# [Activity]
From the records that follow, copy every line that contains the word "username".

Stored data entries
──────
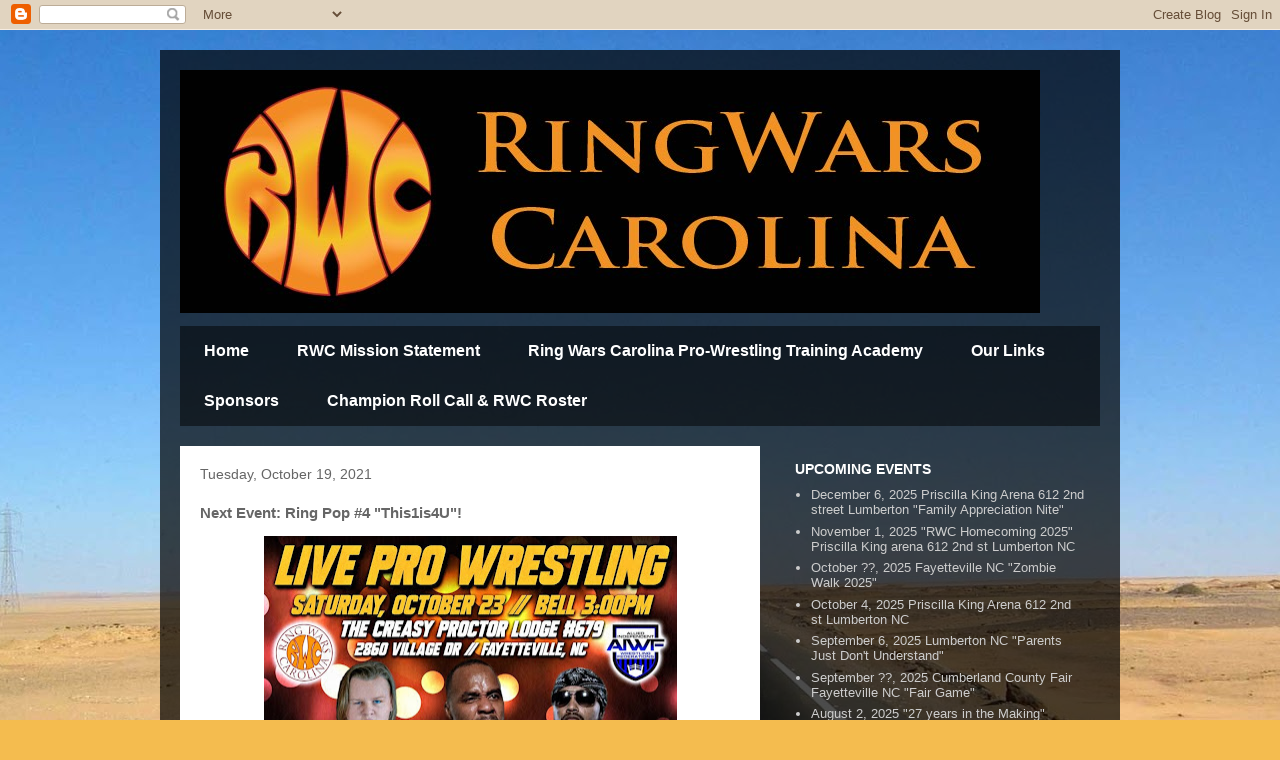

--- FILE ---
content_type: text/html; charset=utf-8
request_url: https://www.google.com/recaptcha/api2/aframe
body_size: 268
content:
<!DOCTYPE HTML><html><head><meta http-equiv="content-type" content="text/html; charset=UTF-8"></head><body><script nonce="h_8Xmjygpm3m45r5kxAWXA">/** Anti-fraud and anti-abuse applications only. See google.com/recaptcha */ try{var clients={'sodar':'https://pagead2.googlesyndication.com/pagead/sodar?'};window.addEventListener("message",function(a){try{if(a.source===window.parent){var b=JSON.parse(a.data);var c=clients[b['id']];if(c){var d=document.createElement('img');d.src=c+b['params']+'&rc='+(localStorage.getItem("rc::a")?sessionStorage.getItem("rc::b"):"");window.document.body.appendChild(d);sessionStorage.setItem("rc::e",parseInt(sessionStorage.getItem("rc::e")||0)+1);localStorage.setItem("rc::h",'1769031181459');}}}catch(b){}});window.parent.postMessage("_grecaptcha_ready", "*");}catch(b){}</script></body></html>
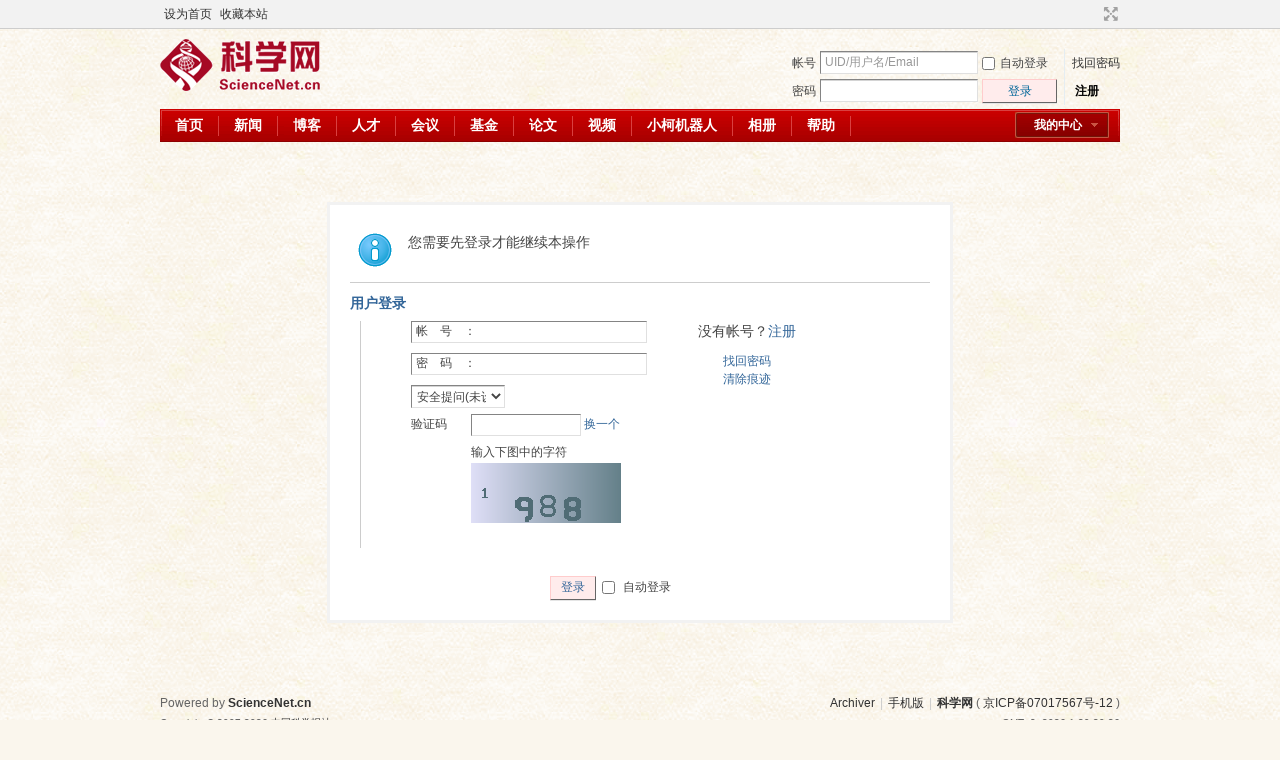

--- FILE ---
content_type: text/html; charset=gbk
request_url: https://blog.sciencenet.cn/misc.php?mod=seccode&action=update&idhash=cSAsxBWfr&0.7312569216793969&modid=member::logging
body_size: 835
content:
if($('seccode_cSAsxBWfr')) {
	if(!$('vseccode_cSAsxBWfr')) {
		var sectpl = seccheck_tpl['cSAsxBWfr'] != '' ? seccheck_tpl['cSAsxBWfr'].replace(/<hash>/g, 'codecSAsxBWfr') : '';
		var sectplcode = sectpl != '' ? sectpl.split('<sec>') : Array('<br />',': ','<br />','');
		var string = '<input name="seccodehash" type="hidden" value="cSAsxBWfr" /><input name="seccodemodid" type="hidden" value="member::logging" />' + sectplcode[0] + '验证码' + sectplcode[1] + '<input name="seccodeverify" id="seccodeverify_cSAsxBWfr" type="text" autocomplete="off" style="ime-mode:disabled;width:100px" class="txt px vm" onblur="checksec(\'code\', \'cSAsxBWfr\', 0, null, \'member::logging\')" />' +
			' <a href="javascript:;" onclick="updateseccode(\'cSAsxBWfr\');doane(event);" class="xi2">换一个</a>' +
			'<span id="checkseccodeverify_cSAsxBWfr"><img src="' + STATICURL + 'image/common/none.gif" width="16" height="16" class="vm" /></span>' +
			sectplcode[2] + '<span id="vseccode_cSAsxBWfr">输入下图中的字符<br /><img onclick="updateseccode(\'cSAsxBWfr\')" width="150" height="60" src="misc.php?mod=seccode&update=84493&idhash=cSAsxBWfr" class="vm" alt="" /></span>' + sectplcode[3];
		evalscript(string);
		$('seccode_cSAsxBWfr').innerHTML = string;
	} else {
		var string = '输入下图中的字符<br /><img onclick="updateseccode(\'cSAsxBWfr\')" width="150" height="60" src="misc.php?mod=seccode&update=84493&idhash=cSAsxBWfr" class="vm" alt="" />';
		evalscript(string);
		$('vseccode_cSAsxBWfr').innerHTML = string;
	}
	
}

--- FILE ---
content_type: text/xml; charset=gbk
request_url: https://blog.sciencenet.cn/member.php?mod=logging&action=login&infloat=yes&frommessage&inajax=1&ajaxtarget=messagelogin
body_size: 2121
content:
<?xml version="1.0" encoding="gbk"?>
<root><![CDATA[
<div class="blr" id="main_messaqge_LmvBr">
<div id="layer_login_LmvBr">
<h3 class="flb">
<em id="returnmessage_LmvBr">用户登录</em>
<span></span>
</h3>
<form method="post" autocomplete="off" name="login" id="loginform_LmvBr" class="cl" onsubmit="pwmd5('password3_LmvBr');pwdclear = 1;ajaxpost('loginform_LmvBr', 'returnmessage_LmvBr', 'returnmessage_LmvBr', 'onerror');return false;" action="member.php?mod=logging&amp;action=login&amp;loginsubmit=yes&amp;floatlogin=yes&amp;frommessage&amp;loginhash=LmvBr">
<div class="c cl">
<input type="hidden" name="formhash" value="e12507ff" />
<input type="hidden" name="referer" value="https://blog.sciencenet.cn/home.php?mod=spacecp&ac=blog&blogid=1290397&op=edithot&handlekey=bloghothk_1290397" />
<div class="lgfm nlf">
<div class="ftid sipt lpsw" id="account_LmvBr">
<label for="username">帐　号　：</label>
<input type="text" name="username" id="username_LmvBr" autocomplete="off" size="36" class="txt" tabindex="1" value="" />
</div>
<p class="sipt lpsw">
<label for="password3_LmvBr">密　码　：</label>
<input type="password" id="password3_LmvBr" name="password" onfocus="clearpwd()" onkeypress="detectCapsLock(event, this)" size="36" class="txt" tabindex="1" /><input type="hidden" id="kxwpassword" name="kxwpassword" />
</p>

<div class="ftid sltp">
<select id="loginquestionid_LmvBr" width="213" name="questionid" onchange="if($('loginquestionid_LmvBr').value > 0) {$('loginanswer_LmvBr').style.display='';} else {$('loginanswer_LmvBr').style.display='none';}">
<option value="0">安全提问(未设置请忽略)</option>
<option value="1">母亲的名字</option>
<option value="2">爷爷的名字</option>
<option value="3">父亲出生的城市</option>
<option value="4">你其中一位老师的名字</option>
<option value="5">你个人计算机的型号</option>
<option value="6">你最喜欢的餐馆名称</option>
<option value="7">驾驶执照最后四位数字</option>
</select>
</div>
<p><input type="text" name="answer" id="loginanswer_LmvBr" style="display:none" autocomplete="off" size="36" class="sipt" tabindex="1" /></p>

<div id="seccodelayer_LmvBr">
<span id="seccode_cSAsxBWfr"></span>		
<script type="text/javascript" reload="1">updateseccode('cSAsxBWfr', '<label><em><sec></em><sec></label><label><em style="height:30px">&nbsp;</em><sec></label>', 'member::logging');</script>
</div>
</div>
<div class="lgf minf">
<h4>没有帐号？<a href="member.php?mod=register">注册</a></h4>
<p><a href="javascript:;" onclick="display('layer_login_LmvBr');display('layer_lostpw_LmvBr');" title="找回密码">找回密码</a></p>
<p><a href="javascript:;" onclick="ajaxget('member.php?mod=clearcookies&formhash=e12507ff', 'returnmessage_LmvBr', 'returnmessage_LmvBr');return false;" title="清除痕迹">清除痕迹</a></p></div>
</div>
<p class="fsb pns cl pnsChe" style="padding-left: 200px;">
<button class="pn pnc" type="submit" name="loginsubmit" value="true" tabindex="1"><span>登录</span></button>
<label for="cookietime_LmvBr"><input type="checkbox" class="pc" name="cookietime" id="cookietime_LmvBr" tabindex="1" value="2592000"  /> 自动登录</label>
</p>
</form>
</div>
<div id="layer_lostpw_LmvBr" style="display: none;">
<h3 class="flb">
<em id="returnmessage3_LmvBr">找回密码</em><p style="float: left;<br />">（提示：没有收到密码重置邮件的用户，可以用注册账号的邮箱发送邮件至blog@stimes.cn，申请重置密码）</p>
<span></span>
</h3>
<form method="post" autocomplete="off" id="lostpwform_LmvBr" class="cl" onsubmit="ajaxpost('lostpwform_LmvBr', 'returnmessage3_LmvBr', 'returnmessage3_LmvBr', 'onerror');return false;" action="member.php?mod=lostpasswd&amp;lostpwsubmit=yes&amp;infloat=yes">
<div class="c cl">
<input type="hidden" name="formhash" value="e12507ff" />
<input type="hidden" name="handlekey" value="lostpwform" />
<div class="lgfm">
<label><em>用户名:</em><input type="text" name="username" size="25" value=""  tabindex="1" class="txt" /></label>
<label><em>Email:</em><input type="text" name="email" size="25" value=""  tabindex="1" class="txt" /></label>
</div>
<div class="lgf minf">
<h4>没有帐号？<a href="member.php?mod=register">注册</a></h4>
<p><a href="javascript:;" onclick="display('layer_login_LmvBr');display('layer_lostpw_LmvBr');">返回登录</a></p>
</div>
</div>
<p class="fsb pns cl pnsChe">
<em>&nbsp;</em>
<button class="pn pnc" type="submit" name="lostpwsubmit" value="true" tabindex="100"><span>提交</span></button>
</p>
</form>
</div>
</div>

<div id="layer_message_LmvBr" style="display: none;">
<h3 class="flb" id="layer_header_LmvBr">
</h3>
<div class="c"><div class="alert_right">
<div id="messageleft_LmvBr"></div>
<p class="alert_btnleft" id="messageright_LmvBr"></p>
</div>
</div>

<script type="text/javascript" reload="1">
var pwdclear = 0;
function initinput_login() {
document.body.focus();
if($('loginform_LmvBr')) {
$('loginform_LmvBr').username.focus();
}
}
initinput_login();

function clearpwd() {
if(pwdclear) {
$('password3_LmvBr').value = '';
}
pwdclear = 0;
}
</script>]]></root>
──────
# [Expected output]
<label for="username">帐　号　：</label>
<input type="text" name="username" id="username_LmvBr" autocomplete="off" size="36" class="txt" tabindex="1" value="" />
<label><em>用户名:</em><input type="text" name="username" size="25" value=""  tabindex="1" class="txt" /></label>
$('loginform_LmvBr').username.focus();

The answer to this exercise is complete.